Crowell’s mother, the Empress Iyette, and Beatrice’s father, Jeddrick, hailed from the same country and were, in the broadest sense, extremely distant relations.
Crowell offered a light shrug at those wide, pale-green eyes.
“I came because Clyde asked for help. I carved out the time from my schedule for him.”
“Help? With what?”
“Well, he said if I waited here by this Ancient Tree, I’d find out soon enough. For now, all I’ve managed is handing you that water.”
At Crowell’s words, Beatrice’s eyes narrowed.
That Clyde boy had a face that made everything look effortless, but he was cunning as a fox when he put his mind to it.
‘Something doesn’t add up. I bet he didn’t tell me everything.’
Clyde had explicitly stressed that she stay glued to his side, never knowing what that unstable Baloa might do.
This meeting place was supposed to be a rendezvous point in situations where they couldn’t help but be separated—like going to the washroom.
In other words, the two of them had planned to jointly confront whatever Baloa might do and work out solutions together.

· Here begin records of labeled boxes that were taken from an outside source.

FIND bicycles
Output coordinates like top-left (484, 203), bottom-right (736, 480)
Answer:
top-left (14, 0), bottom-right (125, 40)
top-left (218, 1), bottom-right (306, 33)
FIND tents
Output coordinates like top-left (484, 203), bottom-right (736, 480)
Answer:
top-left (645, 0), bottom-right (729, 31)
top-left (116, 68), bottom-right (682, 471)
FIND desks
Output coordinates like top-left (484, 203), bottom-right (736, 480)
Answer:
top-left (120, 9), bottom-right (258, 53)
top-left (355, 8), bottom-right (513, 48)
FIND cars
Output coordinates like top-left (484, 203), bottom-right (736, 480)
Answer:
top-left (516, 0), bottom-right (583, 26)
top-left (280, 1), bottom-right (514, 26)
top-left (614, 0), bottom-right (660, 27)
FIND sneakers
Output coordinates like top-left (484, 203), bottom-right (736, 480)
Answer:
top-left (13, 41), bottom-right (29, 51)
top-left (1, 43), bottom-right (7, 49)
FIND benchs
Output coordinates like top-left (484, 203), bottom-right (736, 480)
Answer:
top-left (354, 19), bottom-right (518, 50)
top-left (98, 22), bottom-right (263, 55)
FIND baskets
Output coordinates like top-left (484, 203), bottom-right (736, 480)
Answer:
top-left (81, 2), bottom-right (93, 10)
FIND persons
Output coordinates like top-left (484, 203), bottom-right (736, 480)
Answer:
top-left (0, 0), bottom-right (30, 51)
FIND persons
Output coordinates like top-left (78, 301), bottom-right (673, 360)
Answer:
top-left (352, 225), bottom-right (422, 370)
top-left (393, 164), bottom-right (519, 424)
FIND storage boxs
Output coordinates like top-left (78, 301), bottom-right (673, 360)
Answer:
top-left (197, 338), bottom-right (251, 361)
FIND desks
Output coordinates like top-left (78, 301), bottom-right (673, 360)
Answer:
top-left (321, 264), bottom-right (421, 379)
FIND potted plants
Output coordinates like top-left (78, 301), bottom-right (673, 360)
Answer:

‘That’s why I even pestered Father into getting me an Obscura for recording!’
Whether traditional nobles would accept the recorded contents as evidence was another matter entirely, but that had been their plan.
‘If this isn’t where I’m supposed to meet him, then where the hell is he and what is he doing?’
Beatrice was frowning, fingering a Brooch that glimmered with an artificial light, when—
—Crash! Smash!
“…Huh?”
A sound of something being hurled and shattering, followed by an acrid burnt smell, assaulted her senses.
Confused, Beatrice poked her head around the Ancient Tree—and her mouth fell open.
“Your Highness, that… that… that over there—!”
“Oh dear.”
Because standing beside the small flames that had just begun to blaze were Clyde—the very person she’d been secretly cursing moments ago—and today’s troublemaker, Baloa Edvain Crawford.